#### [Instruction 1]
Which lines in the rows below contain the word "under"? Report each of those lines in full, treating uppercase and lowercase as different.

#### [Selected extract]

# Sibelius 6.2 and Sierra



## MarcusMaximus (May 21, 2017)

I run Sib. 6.2 on Yosemite and it works perfectly. I'm thinking of upgrading to Sierra because I want to get the latest version of Logic but I'd rather not upgrade Sibelius at this point in time. I know that 6.2 is not officially supported on Sierra but is anyone running it successfully? Any particular problems I might encounter?


----------



## Dave Connor (May 21, 2017)

Having the same question, I did see that 6.2 is working apparently in Sierra. I think there may have been a font issue for some that they were able to solve.


----------



## MarcusMaximus (May 21, 2017)

Dave Connor said:


> Having the same question, I did see that 6.2 is working apparently in Sierra. I think there may have been a font issue for some that they were able to solve.



Thanks Dave. Good to hear. I wasn't able to track down anyone's experience of this but I'll have another look.


----------



## Dave Connor (May 21, 2017)

I definitely saw that combination posted as working on the Sibelius site Marcus. No doubt you know you have to dig around to find specific answers there. Let us know if you are able to confirm or find anything otherwise. (You may be like me in not loving the interface change after 6.)


----------



## Ashley Kampta (May 21, 2017)

I'm using Sibelius 6.2 daily on Sierra with only very minor issues with the mouse, specifically that mouse clicks don't register sometimes. It's very hit or miss, but the program is still usable if you don't mind occasionally having to mess around with tapping the Escape key a few times, or quickly pressing play and then stop to wake up the mouse again. It's probably a side-effect of old program and new tech. Definitely not a dealbreaker though, in my experience. I'm still happy with the way Sibelius 6.2 handles, even though it's showing its age a bit.


----------



## MarcusMaximus (May 22, 2017)

Ashley Kampta said:


> I'm using Sibelius 6.2 daily on Sierra with only very minor issues with the mouse, specifically that mouse clicks don't register sometimes. It's very hit or miss, but the program is still usable if you don't mind occasionally having to mess around with tapping the Escape key a few times, or quickly pressing play and then stop to wake up the mouse again. It's probably a side-effect of old program and new tech. Definitely not a dealbreaker though, in my experience. I'm still happy with the way Sibelius 6.2 handles, even though it's showing its age a bit.



That's great news. Thanks for letting me know you're able to use it ok, although the presence of that sort of 'side-effect' does suggest some incompatibility as you say. I suppose it might be the luck of the draw as to how the two interact on any one system. However your post is definitely very encouraging.



Dave Connor said:


> I definitely saw that combination posted as working on the Sibelius site Marcus. No doubt you know you have to dig around to find specific answers there. Let us know if you are able to confirm or find anything otherwise. (You may be like me in not loving the interface change after 6.)



It's more I'm used to working with 6.2 and it does everything I need it to do so I have no reason to upgrade it. And then have to deal with yet another learning curve to get used to it! I have certainly also read about some people not liking the newer interface so I'm happy to stay with the 'devil I know' for now, once it continues working reliably enough that is.

Thanks again guys!

Mark


----------

#### [Raw data]
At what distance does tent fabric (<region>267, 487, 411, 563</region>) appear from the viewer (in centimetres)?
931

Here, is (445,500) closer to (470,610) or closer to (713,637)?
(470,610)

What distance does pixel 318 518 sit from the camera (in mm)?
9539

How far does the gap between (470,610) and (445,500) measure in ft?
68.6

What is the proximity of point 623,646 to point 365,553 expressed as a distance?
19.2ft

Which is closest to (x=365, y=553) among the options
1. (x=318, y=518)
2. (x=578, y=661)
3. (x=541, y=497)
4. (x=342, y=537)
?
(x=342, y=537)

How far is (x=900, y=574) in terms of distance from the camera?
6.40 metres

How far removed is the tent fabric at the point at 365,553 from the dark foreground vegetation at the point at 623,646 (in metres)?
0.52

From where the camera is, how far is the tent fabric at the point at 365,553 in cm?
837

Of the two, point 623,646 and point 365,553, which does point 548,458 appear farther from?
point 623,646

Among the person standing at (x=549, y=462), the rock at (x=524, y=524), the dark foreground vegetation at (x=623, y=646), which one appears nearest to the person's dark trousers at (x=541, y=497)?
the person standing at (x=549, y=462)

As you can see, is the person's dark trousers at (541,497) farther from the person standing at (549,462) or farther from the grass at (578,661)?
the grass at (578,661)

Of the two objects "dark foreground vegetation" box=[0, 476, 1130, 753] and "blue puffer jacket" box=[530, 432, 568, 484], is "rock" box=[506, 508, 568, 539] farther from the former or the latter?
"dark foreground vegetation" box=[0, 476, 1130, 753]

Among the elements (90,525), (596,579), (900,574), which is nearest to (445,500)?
---
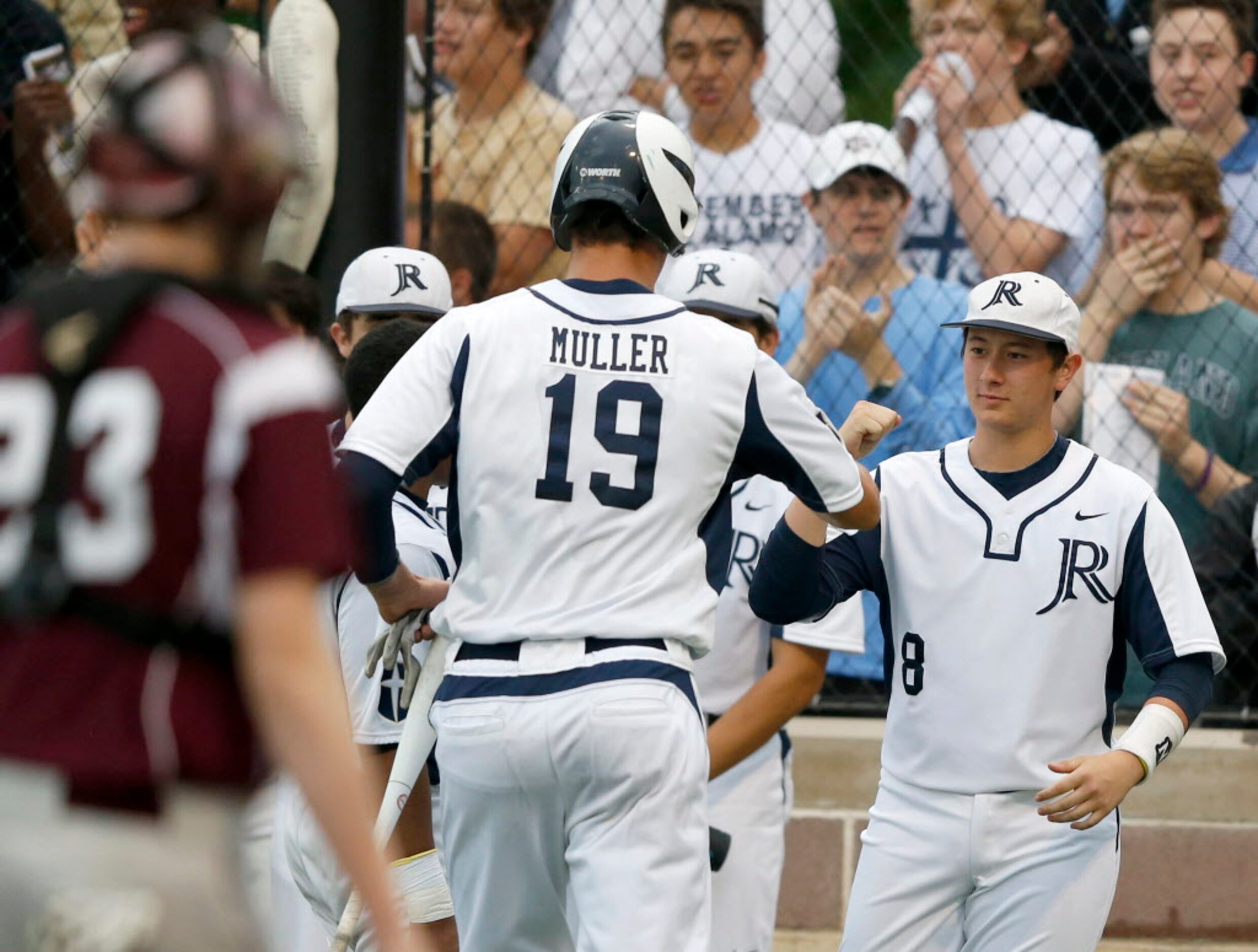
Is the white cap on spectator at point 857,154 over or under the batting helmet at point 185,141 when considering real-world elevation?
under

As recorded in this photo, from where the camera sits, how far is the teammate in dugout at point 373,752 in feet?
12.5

#### [Instruction 2]
Reproduce the passage from the Sibelius thread above, word for word, starting at "I run Sib. 6.2" and ending at "I might encounter?".

#### [Exercise solution 1]
Is the white cap on spectator at point 857,154 over or under the batting helmet at point 185,141 when considering real-world elevation?
under

#### [Exercise solution 2]
I run Sib. 6.2 on Yosemite and it works perfectly. I'm thinking of upgrading to Sierra because I want to get the latest version of Logic but I'd rather not upgrade Sibelius at this point in time. I know that 6.2 is not officially supported on Sierra but is anyone running it successfully? Any particular problems I might encounter?